Herbert married Hilda Olive Kettley Mumford on the 20th September 1919 at Hockerill. They had three children:
- Vera Olive born in 1922 at Ware.
- Dennis Hebert born in 1927 at Ware.
- Raymond John born in 1934 at Ware.
General Order 247 of the 17th December 1919 instructed Herbert that he would be transferred from B Division at Bishops Stortford to F Division at Hertford Heath from 19th December 1919. The 1920 to 1925 Electoral Rolls record Herbert and Hilda Trussell as living at Hertford Heath.
Herbert’s Police Service Record shows that on the 5th August 1920 he received an increase in his pay to £4/4/0. Then General Order 138 of the 12th August 1921 informed him that he would receive a further increased rate of pay from £4/4/0 to £4/6/0 per week from the 5th August 1921.
Another Minor Blemish.
General Order 84 of the 30th June 1922 announced that Herbert had been reprimanded by the Chief Constable on the 27th June for omitting to make the necessary entry in his daily journal from 11th June to 15th June 1922.
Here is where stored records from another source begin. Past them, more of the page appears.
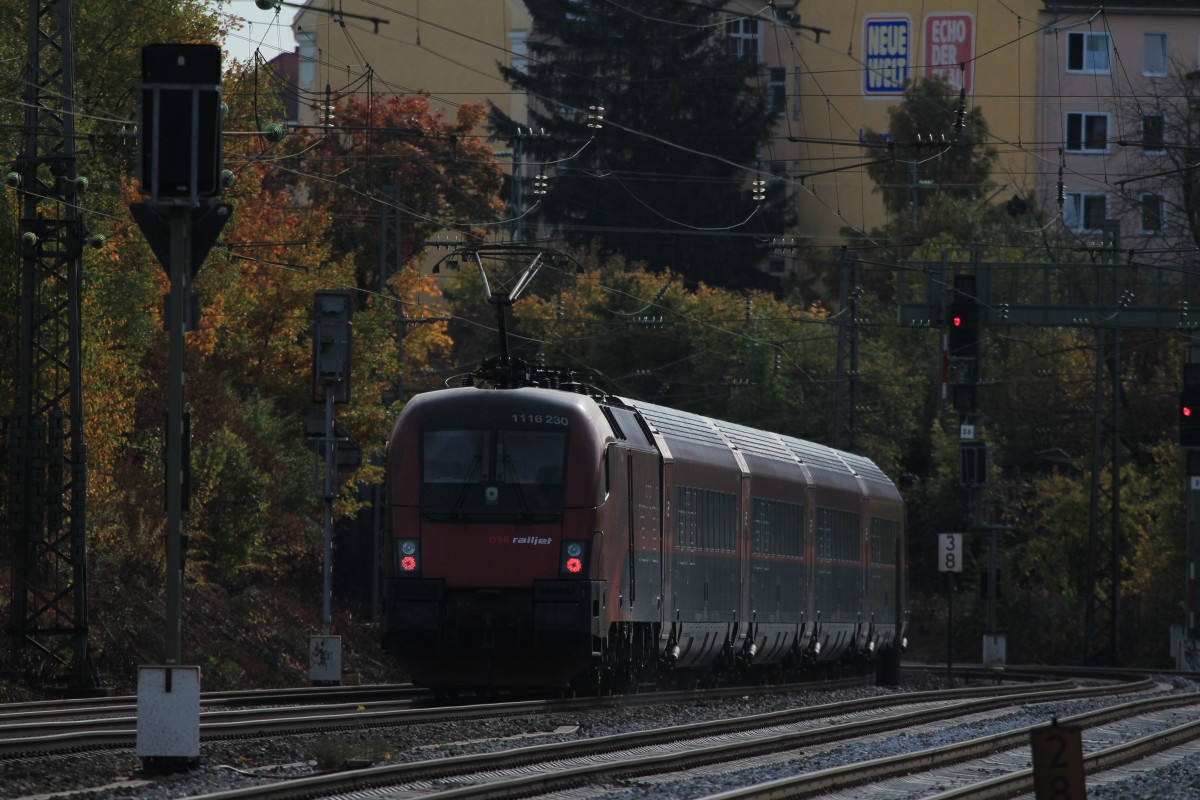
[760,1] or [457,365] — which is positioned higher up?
[760,1]

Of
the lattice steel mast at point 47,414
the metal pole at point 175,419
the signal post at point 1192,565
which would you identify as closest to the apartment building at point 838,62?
the signal post at point 1192,565

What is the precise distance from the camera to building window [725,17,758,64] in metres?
80.7

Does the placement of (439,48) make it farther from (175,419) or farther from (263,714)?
(175,419)

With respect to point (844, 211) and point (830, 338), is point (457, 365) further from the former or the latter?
point (844, 211)

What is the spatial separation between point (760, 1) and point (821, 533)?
52414mm

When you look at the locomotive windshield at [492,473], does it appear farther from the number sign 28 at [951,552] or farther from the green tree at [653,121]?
the green tree at [653,121]

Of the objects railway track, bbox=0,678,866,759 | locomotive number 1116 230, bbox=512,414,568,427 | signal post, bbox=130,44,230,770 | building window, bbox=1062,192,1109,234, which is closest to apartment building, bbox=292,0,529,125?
building window, bbox=1062,192,1109,234

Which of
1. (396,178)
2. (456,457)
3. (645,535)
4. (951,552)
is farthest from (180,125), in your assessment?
(396,178)

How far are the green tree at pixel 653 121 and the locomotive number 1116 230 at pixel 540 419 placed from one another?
54052 millimetres

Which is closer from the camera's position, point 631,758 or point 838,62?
point 631,758

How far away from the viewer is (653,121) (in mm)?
78000

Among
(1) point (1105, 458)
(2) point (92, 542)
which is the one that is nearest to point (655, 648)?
(2) point (92, 542)

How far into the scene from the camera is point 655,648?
25031 millimetres

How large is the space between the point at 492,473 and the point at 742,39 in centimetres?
6367
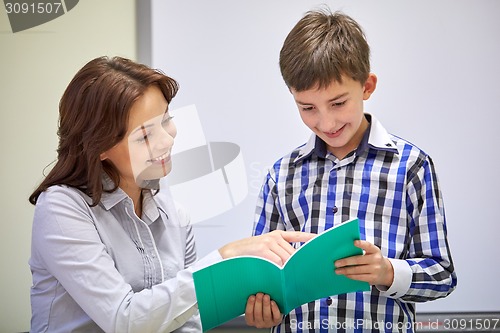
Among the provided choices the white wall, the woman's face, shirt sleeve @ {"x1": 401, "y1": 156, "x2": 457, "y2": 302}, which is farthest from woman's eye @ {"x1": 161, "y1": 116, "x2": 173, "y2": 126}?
the white wall

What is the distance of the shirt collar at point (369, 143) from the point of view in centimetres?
130

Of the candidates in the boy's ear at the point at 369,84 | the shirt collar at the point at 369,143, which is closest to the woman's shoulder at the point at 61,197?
the shirt collar at the point at 369,143

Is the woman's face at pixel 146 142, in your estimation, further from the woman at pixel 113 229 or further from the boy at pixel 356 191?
the boy at pixel 356 191

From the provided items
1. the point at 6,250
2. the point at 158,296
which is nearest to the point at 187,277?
the point at 158,296

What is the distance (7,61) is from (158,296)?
3.86 feet

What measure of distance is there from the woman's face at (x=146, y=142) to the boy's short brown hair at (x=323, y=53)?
0.28m

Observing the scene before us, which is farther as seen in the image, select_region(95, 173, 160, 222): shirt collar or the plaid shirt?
select_region(95, 173, 160, 222): shirt collar

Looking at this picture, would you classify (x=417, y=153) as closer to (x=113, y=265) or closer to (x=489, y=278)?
(x=113, y=265)

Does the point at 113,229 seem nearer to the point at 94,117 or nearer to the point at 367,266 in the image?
the point at 94,117

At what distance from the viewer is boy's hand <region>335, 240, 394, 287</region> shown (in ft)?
3.72

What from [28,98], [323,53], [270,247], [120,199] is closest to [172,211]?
[120,199]

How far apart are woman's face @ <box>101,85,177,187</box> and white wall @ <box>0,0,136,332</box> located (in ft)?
2.47

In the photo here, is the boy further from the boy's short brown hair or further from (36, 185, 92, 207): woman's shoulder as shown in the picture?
(36, 185, 92, 207): woman's shoulder

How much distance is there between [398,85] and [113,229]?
41.7 inches
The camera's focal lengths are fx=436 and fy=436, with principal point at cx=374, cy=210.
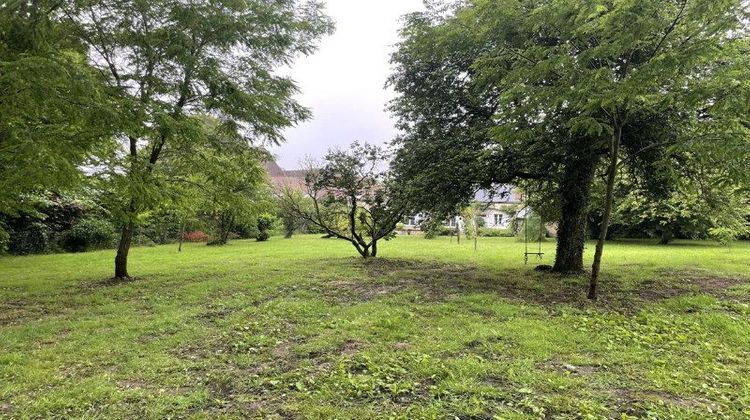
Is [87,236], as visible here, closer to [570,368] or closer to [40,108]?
[40,108]

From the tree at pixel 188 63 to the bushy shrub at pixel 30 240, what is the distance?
1004 cm

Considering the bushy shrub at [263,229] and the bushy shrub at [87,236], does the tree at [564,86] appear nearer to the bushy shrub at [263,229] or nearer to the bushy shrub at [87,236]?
the bushy shrub at [87,236]

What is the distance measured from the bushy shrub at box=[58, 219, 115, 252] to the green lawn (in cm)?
1027

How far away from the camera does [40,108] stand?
6109 millimetres

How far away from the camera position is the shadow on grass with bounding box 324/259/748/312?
Answer: 7.64 metres

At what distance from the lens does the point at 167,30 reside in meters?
8.52

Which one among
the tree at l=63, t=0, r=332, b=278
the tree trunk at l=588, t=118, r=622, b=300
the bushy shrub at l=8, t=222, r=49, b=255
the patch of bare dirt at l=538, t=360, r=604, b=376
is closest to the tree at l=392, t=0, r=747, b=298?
the tree trunk at l=588, t=118, r=622, b=300

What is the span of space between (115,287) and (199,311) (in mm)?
3448

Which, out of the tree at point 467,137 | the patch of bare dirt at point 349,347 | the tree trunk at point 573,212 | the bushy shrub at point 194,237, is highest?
the tree at point 467,137

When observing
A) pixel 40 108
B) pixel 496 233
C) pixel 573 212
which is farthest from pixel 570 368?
pixel 496 233

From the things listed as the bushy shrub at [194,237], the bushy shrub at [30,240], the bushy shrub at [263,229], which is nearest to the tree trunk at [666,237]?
the bushy shrub at [263,229]

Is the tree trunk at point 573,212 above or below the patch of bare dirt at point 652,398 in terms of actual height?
above

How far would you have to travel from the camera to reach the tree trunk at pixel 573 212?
378 inches

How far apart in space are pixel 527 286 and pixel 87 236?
18197 mm
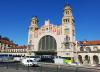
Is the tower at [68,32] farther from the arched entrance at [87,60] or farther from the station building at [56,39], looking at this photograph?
the arched entrance at [87,60]

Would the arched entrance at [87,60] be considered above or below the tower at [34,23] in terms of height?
below

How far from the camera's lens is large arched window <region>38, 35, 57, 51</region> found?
96500mm

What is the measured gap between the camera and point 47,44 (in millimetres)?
98250

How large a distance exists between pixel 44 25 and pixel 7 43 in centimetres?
5433

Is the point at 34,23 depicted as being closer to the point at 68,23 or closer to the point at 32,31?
the point at 32,31

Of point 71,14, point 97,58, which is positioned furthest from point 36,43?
point 97,58

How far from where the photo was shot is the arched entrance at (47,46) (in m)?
96.1

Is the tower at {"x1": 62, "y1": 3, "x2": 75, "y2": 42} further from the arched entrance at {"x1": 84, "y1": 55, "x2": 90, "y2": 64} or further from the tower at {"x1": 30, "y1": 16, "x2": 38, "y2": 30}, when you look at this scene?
the tower at {"x1": 30, "y1": 16, "x2": 38, "y2": 30}

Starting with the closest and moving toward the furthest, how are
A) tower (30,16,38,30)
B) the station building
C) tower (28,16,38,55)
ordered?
1. the station building
2. tower (28,16,38,55)
3. tower (30,16,38,30)

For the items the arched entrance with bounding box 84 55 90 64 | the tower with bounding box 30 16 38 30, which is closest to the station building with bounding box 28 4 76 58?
the tower with bounding box 30 16 38 30

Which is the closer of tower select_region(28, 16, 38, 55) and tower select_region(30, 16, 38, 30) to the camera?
tower select_region(28, 16, 38, 55)

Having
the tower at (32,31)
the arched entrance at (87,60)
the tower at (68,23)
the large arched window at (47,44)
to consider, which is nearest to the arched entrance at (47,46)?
the large arched window at (47,44)

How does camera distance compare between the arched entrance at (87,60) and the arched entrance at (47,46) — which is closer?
the arched entrance at (87,60)

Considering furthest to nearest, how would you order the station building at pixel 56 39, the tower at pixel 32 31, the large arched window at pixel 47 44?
1. the tower at pixel 32 31
2. the large arched window at pixel 47 44
3. the station building at pixel 56 39
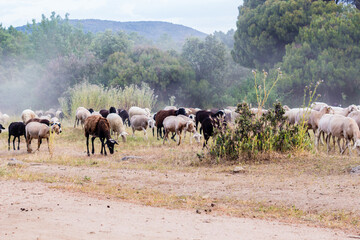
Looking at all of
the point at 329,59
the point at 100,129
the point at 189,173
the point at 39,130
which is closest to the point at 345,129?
the point at 189,173

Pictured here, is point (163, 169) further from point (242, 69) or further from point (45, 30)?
point (45, 30)

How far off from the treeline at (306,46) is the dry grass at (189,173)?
18.5 metres

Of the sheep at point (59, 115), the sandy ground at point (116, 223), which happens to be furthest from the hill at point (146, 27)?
the sandy ground at point (116, 223)

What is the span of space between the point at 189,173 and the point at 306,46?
26.8m

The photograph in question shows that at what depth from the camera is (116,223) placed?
21.6 ft

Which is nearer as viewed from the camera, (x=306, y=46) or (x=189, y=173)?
(x=189, y=173)

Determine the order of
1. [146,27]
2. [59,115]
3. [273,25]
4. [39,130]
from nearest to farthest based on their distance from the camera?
[39,130] → [59,115] → [273,25] → [146,27]

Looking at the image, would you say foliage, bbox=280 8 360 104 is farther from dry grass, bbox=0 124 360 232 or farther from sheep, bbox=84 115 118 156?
sheep, bbox=84 115 118 156

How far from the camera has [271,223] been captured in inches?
290

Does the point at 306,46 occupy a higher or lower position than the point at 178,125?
higher

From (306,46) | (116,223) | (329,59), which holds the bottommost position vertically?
(116,223)

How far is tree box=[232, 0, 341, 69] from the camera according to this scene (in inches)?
1591

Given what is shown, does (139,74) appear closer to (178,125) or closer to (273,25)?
(273,25)

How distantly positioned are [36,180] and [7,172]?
3.93 feet
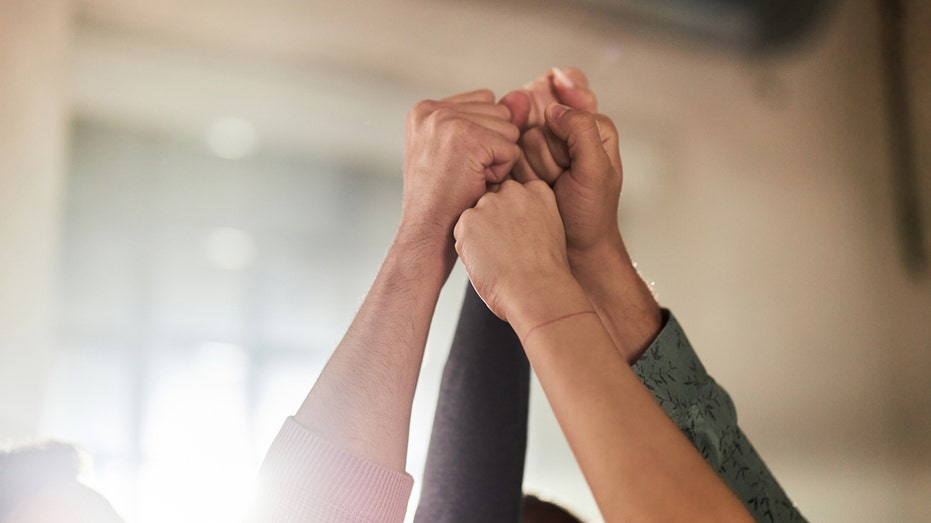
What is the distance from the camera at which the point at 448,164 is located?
28.8 inches

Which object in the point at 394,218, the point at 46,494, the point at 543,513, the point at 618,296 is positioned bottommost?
the point at 46,494

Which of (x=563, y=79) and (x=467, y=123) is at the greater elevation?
(x=563, y=79)

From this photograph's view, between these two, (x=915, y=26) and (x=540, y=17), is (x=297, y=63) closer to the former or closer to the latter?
(x=540, y=17)

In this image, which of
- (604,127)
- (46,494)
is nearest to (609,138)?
(604,127)

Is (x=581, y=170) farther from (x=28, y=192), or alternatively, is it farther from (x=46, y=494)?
(x=28, y=192)

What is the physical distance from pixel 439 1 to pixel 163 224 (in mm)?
967

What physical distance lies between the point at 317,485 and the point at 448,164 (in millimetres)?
317

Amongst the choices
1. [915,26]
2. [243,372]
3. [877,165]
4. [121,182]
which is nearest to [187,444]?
[243,372]

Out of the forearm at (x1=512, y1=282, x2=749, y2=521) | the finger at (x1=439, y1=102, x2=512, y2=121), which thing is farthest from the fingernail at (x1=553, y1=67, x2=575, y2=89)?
the forearm at (x1=512, y1=282, x2=749, y2=521)

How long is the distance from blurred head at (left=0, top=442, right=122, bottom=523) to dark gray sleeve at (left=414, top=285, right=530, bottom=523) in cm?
33

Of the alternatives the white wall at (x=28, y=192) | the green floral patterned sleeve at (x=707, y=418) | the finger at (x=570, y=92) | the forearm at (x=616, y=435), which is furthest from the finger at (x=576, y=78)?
the white wall at (x=28, y=192)

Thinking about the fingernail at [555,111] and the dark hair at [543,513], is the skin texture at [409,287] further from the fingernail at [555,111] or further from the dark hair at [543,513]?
the dark hair at [543,513]

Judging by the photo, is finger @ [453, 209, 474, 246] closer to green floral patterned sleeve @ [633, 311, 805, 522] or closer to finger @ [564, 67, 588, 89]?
green floral patterned sleeve @ [633, 311, 805, 522]

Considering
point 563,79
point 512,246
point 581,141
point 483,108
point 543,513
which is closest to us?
point 512,246
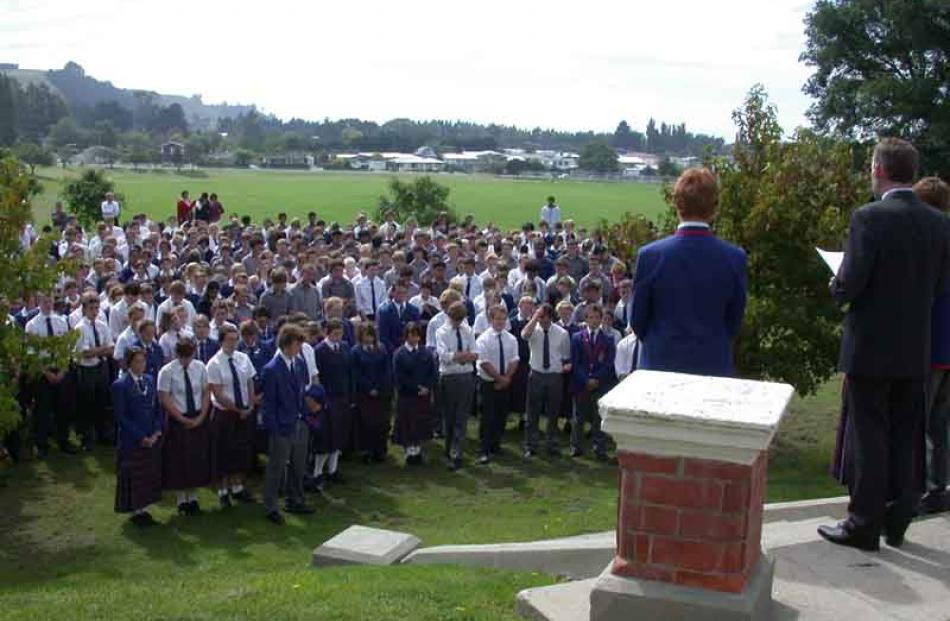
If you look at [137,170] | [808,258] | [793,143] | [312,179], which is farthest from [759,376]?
[137,170]

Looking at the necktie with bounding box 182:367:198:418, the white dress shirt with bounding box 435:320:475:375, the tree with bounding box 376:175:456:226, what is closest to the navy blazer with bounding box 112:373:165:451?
the necktie with bounding box 182:367:198:418

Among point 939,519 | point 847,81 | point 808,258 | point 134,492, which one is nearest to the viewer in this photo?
point 939,519

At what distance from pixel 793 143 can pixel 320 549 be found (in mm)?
8057

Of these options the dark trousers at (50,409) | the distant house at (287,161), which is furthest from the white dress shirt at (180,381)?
the distant house at (287,161)

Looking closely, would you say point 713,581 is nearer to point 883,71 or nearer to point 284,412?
point 284,412

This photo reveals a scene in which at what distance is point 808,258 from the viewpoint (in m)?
12.9

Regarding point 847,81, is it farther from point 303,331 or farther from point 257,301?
point 303,331

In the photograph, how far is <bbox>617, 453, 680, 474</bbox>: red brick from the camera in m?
4.10

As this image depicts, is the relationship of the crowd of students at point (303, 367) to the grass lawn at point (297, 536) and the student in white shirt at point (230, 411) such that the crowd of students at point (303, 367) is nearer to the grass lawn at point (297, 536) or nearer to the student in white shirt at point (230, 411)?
the student in white shirt at point (230, 411)

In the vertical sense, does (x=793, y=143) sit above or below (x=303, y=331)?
above

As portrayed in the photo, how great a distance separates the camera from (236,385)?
11445mm

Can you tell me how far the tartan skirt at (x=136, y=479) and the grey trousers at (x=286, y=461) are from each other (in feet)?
3.70

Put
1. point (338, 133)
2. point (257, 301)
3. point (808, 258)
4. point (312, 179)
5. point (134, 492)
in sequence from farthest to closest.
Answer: point (338, 133), point (312, 179), point (257, 301), point (808, 258), point (134, 492)

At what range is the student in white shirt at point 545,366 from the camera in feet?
43.9
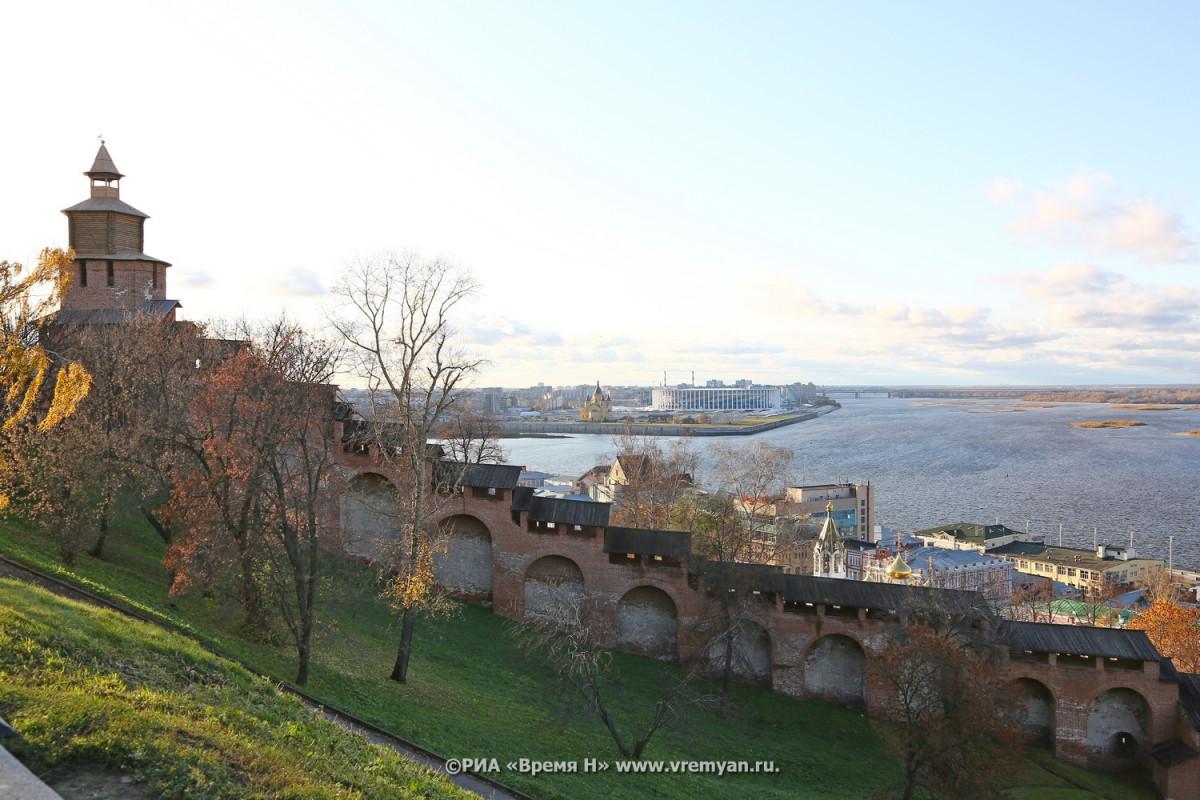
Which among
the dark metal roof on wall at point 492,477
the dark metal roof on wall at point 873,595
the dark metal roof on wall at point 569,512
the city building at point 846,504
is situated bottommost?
the city building at point 846,504

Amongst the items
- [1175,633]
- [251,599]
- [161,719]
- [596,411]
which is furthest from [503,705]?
[596,411]

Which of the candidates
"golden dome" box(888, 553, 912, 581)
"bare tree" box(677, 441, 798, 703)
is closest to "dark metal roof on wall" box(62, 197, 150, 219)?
"bare tree" box(677, 441, 798, 703)

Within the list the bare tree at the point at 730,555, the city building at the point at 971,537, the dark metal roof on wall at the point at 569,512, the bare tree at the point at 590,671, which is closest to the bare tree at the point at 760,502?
the bare tree at the point at 730,555

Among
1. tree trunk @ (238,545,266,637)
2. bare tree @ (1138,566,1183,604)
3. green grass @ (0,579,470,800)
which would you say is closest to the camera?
green grass @ (0,579,470,800)

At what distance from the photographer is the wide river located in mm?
68188

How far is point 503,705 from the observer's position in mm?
16156

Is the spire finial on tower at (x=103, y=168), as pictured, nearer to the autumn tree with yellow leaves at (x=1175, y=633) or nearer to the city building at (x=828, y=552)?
the city building at (x=828, y=552)

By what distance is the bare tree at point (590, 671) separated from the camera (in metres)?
14.9

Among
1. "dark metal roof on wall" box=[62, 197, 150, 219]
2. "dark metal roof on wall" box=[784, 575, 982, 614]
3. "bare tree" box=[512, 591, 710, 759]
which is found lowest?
"bare tree" box=[512, 591, 710, 759]

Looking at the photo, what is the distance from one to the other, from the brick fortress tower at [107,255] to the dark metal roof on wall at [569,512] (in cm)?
1658

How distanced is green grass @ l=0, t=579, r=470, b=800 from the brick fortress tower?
2207cm

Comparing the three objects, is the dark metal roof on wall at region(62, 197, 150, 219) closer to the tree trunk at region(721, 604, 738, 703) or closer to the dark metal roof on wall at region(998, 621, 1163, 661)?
the tree trunk at region(721, 604, 738, 703)

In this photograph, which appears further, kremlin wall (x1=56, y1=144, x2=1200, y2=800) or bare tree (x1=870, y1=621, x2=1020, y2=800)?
kremlin wall (x1=56, y1=144, x2=1200, y2=800)

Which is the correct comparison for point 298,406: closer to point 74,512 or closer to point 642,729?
point 74,512
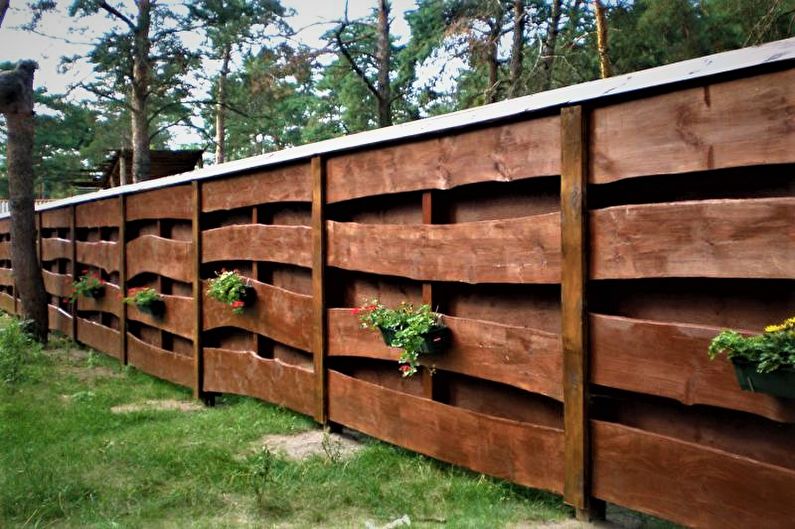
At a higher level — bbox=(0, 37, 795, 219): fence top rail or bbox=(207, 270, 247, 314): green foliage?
bbox=(0, 37, 795, 219): fence top rail

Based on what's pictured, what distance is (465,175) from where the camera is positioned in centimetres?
473

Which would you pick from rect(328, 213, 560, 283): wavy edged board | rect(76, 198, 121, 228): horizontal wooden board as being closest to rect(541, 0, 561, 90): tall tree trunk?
rect(76, 198, 121, 228): horizontal wooden board

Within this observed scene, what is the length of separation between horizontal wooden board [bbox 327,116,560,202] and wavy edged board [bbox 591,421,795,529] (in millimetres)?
1429

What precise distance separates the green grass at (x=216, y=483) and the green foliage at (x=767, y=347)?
4.83ft

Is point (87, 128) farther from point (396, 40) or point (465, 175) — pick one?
point (465, 175)

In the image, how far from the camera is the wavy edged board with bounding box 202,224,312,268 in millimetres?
6539

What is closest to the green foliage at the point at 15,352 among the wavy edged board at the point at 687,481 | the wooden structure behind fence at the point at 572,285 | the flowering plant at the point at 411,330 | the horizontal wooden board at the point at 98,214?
the horizontal wooden board at the point at 98,214

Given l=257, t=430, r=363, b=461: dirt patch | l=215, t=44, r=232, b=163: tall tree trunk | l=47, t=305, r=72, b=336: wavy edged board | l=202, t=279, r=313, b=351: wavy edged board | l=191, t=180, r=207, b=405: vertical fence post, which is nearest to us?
l=257, t=430, r=363, b=461: dirt patch

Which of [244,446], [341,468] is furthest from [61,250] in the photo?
[341,468]

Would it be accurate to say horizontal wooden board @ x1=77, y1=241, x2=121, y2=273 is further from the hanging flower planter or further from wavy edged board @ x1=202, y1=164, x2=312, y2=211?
the hanging flower planter

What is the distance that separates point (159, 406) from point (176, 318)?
122 centimetres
General Order 109 of the 18th August 1922 and General Order 143 of the 11th August 1923 informed him that he would receive an increased rate of pay from £4/6/0 to £4/8/0 per week from the 5th August 1922 and from £4/8/0 to £4/10/0 per week from the 5th August 1923, respectively.
General Order 65 of the 25th April 1925 instructed Herbert that he would be transferred from B Division at Hertford Heath to C Division at Watford. Then General Order 74 of the 5th May 1925 amended this so that on the 7th May he moved from B Division at Hertford Heath to A Division at Ware and to occupy the house being vacated by Constable 292 Langdon. The 1926 to 1930 Electoral Rolls list Herbert and Hilda Trussell as living at 102, Watton Road, Ware.
Herbert’s Police Service Record shows that on the 5th August 1930 he received an increase in his pay to £4/12/6.
Theft Of Boots.
Published on the 27th March 1931 in the Hertfordshire Mercury: John Scott, a labourer, of no fixed abode was charged with stealing a pair of boots at Ware on March 18. Bertram Wilbourne employed by the Blue Boot Stores, High Street, Ware, said that on finding the boots missing, he went into Church Street and saw prisoner wearing the boots, which he identified as the pair taken from the shop. He valued them at 12s. 6d. PC Trussell said that at 5.10 p.m. he saw prisoner standing against the fences outside St. Mary’s School, changing his old boots for a new pair. Prisoner said to him, “I stole them because no one would give me a new pair.” Prisoner told the Bench that he was wearing a very bad pair of boots. He had been tramping the country looking for work. Supt. H. Wright read out a list of several convictions against prisoner, dating from 1921, for larceny, etc. The convictions were admitted by prisoner, who was sentenced to two months’ hard labour.
Herbert’s Police Service Record shows that he was transferred for the last time from A Division at Ware to D Division at Wiggington on the 9th April 1935.
Retirement And Life After The Police.
Herbert retired on the 4th August 1938 on completion of his service on a pension of £149/10/5 per annum.
In the 1939 Register Herbert Trussell an Assistant Hospital Porter, his wife Hilda and their children are shown as living at 4, Hillbrow, Letchworth.
Herbert Trussell a retired County Police Constable of 4, Hillbrow, Letchworth died on the 25th July 1953 died at the Lister Hospital, Hitchin.